On Wednesday, the US Food and Drug Administration approved a treatment that genetically modifies a patient’s own blood cells in order to attack childhood leukaemia, a landmark decision opens the door for an era of FDA-sanctioned human gene modification.
Image: NIH
The treatment, called CAR-T, is made by the drug company Novartis. Doctors first harvest a patient’s white blood cells and then, in the lab, reprogram them into tumour assassins. The cells are then placed back into the body where they zero in on and destroy cancerous cells. Novartis’ drug, Kymriah, is approved to treat children and young adults who relapse after initial treatment for a rare and deadly form of blood cancer, acute lymphoblastic leukaemia. (The FDA called it the first-approved “gene therapy”, though experts quibble over whether that term applies.)
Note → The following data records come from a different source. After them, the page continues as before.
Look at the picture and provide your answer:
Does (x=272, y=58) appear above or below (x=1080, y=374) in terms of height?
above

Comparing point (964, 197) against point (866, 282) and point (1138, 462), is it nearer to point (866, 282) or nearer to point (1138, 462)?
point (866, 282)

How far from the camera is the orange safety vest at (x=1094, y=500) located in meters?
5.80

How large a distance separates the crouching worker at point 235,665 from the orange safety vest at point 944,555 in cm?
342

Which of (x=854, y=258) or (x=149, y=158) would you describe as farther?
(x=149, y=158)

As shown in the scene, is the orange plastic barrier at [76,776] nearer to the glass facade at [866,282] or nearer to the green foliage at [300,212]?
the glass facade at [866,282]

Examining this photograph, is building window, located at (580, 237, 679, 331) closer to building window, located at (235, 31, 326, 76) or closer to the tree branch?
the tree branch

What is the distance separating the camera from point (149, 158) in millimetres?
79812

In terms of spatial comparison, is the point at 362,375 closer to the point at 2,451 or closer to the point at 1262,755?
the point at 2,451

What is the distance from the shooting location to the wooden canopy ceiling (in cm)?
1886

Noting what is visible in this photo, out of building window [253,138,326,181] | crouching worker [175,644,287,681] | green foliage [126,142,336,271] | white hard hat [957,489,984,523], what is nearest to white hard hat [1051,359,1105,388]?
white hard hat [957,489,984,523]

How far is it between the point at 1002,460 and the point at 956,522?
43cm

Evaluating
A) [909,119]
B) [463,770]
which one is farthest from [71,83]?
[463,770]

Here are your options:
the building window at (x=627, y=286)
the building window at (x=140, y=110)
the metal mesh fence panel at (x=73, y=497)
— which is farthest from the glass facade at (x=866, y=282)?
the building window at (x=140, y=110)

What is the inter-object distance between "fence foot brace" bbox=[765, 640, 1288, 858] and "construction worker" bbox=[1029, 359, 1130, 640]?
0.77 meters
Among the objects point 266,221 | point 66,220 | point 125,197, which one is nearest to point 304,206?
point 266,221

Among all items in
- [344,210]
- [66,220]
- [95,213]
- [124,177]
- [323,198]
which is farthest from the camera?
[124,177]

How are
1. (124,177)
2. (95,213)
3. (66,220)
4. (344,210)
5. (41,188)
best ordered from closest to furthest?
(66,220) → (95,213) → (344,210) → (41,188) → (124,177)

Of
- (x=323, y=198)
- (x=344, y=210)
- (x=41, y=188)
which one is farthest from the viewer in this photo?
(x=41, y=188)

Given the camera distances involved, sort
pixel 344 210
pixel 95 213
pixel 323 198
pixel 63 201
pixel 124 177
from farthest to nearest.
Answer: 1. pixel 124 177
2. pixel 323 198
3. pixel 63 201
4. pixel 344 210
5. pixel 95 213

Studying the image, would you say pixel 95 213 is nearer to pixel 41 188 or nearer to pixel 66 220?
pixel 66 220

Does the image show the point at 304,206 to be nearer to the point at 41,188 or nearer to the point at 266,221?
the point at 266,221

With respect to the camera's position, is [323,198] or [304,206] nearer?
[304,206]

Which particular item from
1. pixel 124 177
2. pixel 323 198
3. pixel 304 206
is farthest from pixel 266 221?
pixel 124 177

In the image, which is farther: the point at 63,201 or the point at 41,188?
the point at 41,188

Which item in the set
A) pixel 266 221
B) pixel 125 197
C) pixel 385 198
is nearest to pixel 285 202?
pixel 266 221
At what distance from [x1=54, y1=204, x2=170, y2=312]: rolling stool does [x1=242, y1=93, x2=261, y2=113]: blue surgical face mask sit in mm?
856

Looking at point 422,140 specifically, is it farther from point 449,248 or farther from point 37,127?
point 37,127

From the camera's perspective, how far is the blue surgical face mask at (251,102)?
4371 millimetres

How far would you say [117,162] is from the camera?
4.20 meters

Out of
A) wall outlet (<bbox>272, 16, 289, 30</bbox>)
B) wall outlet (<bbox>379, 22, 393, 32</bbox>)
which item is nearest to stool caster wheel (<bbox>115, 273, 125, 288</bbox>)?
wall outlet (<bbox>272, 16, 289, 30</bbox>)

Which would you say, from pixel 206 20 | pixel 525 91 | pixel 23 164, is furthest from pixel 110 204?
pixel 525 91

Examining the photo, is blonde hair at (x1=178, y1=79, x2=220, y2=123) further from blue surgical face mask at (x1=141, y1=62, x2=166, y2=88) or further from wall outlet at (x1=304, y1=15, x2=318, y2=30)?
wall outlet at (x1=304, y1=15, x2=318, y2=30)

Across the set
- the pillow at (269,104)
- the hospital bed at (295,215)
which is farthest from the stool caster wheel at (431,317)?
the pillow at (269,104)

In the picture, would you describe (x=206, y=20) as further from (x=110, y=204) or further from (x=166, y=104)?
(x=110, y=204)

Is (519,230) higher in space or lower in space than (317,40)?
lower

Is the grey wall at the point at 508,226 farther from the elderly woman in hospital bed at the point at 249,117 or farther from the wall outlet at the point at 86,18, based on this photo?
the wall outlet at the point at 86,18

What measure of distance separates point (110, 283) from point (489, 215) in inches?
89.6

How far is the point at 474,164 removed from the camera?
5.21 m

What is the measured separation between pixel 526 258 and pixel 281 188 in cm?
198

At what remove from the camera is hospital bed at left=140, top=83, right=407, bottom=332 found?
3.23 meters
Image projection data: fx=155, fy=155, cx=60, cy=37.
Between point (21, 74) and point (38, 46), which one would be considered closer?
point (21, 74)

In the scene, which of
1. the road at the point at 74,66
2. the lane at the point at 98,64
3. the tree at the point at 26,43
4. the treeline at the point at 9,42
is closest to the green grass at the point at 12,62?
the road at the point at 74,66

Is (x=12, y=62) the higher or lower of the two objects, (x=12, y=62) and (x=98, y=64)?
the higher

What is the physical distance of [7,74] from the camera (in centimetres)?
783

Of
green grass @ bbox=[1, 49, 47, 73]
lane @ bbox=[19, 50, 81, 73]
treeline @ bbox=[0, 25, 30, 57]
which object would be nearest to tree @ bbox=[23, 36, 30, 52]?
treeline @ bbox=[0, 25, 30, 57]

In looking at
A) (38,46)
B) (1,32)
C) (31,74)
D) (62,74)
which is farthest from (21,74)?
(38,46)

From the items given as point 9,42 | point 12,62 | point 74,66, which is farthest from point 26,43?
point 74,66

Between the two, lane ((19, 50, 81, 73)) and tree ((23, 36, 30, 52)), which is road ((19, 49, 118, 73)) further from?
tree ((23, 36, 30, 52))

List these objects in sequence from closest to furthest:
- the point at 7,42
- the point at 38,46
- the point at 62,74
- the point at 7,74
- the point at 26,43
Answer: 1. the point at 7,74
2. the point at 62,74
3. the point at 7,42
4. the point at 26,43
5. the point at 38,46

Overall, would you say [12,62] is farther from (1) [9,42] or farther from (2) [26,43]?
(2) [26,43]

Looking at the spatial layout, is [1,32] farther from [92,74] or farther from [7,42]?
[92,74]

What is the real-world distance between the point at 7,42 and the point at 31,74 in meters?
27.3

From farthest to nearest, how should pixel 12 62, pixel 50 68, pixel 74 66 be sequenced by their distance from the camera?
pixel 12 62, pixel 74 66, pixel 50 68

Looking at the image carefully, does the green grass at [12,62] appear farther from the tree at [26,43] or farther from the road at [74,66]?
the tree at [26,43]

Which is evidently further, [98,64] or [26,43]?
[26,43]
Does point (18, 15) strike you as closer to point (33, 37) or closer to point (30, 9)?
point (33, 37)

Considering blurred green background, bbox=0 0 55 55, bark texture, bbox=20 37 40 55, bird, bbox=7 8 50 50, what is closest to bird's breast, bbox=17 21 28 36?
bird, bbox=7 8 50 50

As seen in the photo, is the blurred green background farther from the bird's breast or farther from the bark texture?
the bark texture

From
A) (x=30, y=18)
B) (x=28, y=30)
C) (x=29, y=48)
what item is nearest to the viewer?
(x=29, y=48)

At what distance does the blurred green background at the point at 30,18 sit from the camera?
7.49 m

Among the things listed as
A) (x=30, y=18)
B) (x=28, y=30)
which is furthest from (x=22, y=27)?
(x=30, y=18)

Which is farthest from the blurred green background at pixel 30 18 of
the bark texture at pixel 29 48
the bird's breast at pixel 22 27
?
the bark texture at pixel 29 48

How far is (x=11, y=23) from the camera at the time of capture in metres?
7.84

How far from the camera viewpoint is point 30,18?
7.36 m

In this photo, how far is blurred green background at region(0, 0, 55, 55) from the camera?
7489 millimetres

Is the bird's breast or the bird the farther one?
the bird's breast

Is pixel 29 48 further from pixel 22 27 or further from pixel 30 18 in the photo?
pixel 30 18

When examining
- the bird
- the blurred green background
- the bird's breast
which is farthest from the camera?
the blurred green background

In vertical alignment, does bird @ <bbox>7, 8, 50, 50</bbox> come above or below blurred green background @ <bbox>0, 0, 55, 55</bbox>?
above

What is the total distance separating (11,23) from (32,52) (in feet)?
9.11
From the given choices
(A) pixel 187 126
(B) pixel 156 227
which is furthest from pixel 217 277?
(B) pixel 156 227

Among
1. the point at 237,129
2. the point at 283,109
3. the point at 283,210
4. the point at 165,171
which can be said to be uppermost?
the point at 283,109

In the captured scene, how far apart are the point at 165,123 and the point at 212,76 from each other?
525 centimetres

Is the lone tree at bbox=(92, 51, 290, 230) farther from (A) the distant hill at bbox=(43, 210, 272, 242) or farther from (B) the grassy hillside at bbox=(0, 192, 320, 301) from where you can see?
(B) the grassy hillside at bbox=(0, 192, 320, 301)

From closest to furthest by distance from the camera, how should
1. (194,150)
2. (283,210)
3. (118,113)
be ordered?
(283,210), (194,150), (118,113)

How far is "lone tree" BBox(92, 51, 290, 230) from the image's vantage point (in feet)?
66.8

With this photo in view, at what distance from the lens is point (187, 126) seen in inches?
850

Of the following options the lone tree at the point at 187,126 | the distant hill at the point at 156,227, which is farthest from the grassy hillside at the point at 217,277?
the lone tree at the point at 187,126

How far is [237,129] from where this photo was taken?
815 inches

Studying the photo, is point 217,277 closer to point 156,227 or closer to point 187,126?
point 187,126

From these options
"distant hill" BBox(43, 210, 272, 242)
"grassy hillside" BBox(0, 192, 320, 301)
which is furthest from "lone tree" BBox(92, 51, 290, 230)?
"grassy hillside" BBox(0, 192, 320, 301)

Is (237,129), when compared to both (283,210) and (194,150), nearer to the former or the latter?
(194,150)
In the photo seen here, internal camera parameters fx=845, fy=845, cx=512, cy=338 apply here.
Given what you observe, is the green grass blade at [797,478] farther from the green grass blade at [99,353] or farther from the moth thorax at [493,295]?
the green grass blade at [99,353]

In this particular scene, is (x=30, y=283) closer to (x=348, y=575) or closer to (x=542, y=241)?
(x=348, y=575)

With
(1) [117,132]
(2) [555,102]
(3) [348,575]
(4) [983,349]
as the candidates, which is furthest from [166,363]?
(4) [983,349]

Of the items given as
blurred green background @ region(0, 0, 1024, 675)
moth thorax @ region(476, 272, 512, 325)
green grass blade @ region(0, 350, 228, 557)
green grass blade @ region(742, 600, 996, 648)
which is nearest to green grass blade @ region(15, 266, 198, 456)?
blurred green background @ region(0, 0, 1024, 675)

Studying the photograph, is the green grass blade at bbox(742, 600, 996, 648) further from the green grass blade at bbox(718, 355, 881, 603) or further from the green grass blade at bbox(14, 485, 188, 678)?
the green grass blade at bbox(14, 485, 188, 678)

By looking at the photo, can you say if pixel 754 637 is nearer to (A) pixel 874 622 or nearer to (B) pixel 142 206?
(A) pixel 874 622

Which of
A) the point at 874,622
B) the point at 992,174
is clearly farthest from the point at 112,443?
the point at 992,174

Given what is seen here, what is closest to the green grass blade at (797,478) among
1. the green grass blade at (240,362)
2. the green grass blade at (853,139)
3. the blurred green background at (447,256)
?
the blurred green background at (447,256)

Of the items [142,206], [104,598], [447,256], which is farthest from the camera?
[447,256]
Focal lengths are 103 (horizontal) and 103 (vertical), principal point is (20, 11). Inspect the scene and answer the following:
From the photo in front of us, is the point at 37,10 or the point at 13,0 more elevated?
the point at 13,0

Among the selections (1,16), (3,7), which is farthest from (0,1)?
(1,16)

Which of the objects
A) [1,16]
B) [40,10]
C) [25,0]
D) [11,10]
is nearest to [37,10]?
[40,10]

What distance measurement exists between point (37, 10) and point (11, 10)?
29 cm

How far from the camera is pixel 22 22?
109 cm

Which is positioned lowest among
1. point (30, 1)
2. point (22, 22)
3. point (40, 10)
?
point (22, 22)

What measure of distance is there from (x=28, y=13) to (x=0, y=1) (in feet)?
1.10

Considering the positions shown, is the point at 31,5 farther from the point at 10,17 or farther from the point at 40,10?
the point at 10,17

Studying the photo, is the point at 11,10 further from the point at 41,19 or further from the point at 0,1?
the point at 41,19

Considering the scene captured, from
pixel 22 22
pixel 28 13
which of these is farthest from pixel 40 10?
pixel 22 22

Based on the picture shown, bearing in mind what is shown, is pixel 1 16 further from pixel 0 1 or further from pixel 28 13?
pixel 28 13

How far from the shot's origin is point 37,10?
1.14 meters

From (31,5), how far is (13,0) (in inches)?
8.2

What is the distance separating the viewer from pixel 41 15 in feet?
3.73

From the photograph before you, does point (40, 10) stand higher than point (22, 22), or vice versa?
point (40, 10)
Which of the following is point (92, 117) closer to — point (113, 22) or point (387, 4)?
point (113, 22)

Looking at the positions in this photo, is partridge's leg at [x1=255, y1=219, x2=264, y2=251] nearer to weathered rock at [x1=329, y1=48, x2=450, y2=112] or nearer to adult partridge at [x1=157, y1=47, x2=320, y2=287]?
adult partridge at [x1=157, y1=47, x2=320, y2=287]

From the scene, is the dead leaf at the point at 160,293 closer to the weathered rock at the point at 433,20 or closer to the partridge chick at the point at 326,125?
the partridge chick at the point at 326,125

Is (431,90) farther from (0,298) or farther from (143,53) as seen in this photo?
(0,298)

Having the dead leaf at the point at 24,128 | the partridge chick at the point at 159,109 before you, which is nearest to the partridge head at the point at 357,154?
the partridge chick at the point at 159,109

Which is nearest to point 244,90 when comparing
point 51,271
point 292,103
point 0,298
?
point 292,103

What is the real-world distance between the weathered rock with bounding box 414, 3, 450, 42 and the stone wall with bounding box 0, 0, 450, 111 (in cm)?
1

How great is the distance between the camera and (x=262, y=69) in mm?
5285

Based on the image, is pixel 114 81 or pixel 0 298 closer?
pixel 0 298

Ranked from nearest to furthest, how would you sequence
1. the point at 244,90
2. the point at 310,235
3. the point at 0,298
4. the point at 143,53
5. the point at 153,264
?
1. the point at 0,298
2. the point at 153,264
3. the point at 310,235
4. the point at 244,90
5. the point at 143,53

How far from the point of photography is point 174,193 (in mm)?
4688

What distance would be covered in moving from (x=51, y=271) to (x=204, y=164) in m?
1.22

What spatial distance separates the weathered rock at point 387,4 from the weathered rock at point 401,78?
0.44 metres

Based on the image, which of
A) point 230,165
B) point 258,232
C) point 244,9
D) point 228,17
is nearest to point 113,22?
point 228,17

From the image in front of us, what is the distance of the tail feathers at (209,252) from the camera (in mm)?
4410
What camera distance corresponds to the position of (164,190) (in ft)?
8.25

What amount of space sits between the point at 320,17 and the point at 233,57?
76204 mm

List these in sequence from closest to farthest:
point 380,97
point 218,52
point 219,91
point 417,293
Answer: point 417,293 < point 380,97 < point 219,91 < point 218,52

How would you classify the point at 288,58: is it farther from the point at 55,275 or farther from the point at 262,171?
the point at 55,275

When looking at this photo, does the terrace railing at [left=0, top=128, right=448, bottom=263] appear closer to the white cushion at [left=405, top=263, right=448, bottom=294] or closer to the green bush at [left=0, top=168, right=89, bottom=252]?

The drug was one of several CAR-T therapies rushing to be the first to market. In a key clinical trial of 63 people, 83 per cent of participants were cancer-free after three months. (Juno, another company developing a CAR-T therapy, was forced to halt its trial earlier this year after patient deaths.)
Today is an important milestone in a long journey to transform clinical medicine using modern advances in genomics https://t.co/7Q7fSWvr9p
— Scott Gottlieb, M.D. (@SGottliebFDA) August 30, 2017
Some of those patients, though, did eventually relapse after several months. And the drug comes with serious side-effects, including a reaction known as cytokine release syndrome, that can prove fatal if not controlled with immunosuppressant drugs.
Novartis did not disclose how much it intends to charge for the game-changing drug, but analysts have projected it will likely cost hundreds of thousands of dollars for a course of treatment.
On Twitter, FDA commissioner Scott Gottlieb called the approval historic.
“Today is an important milestone in a long journey to transform clinical medicine using modern advances in genomics,” he said.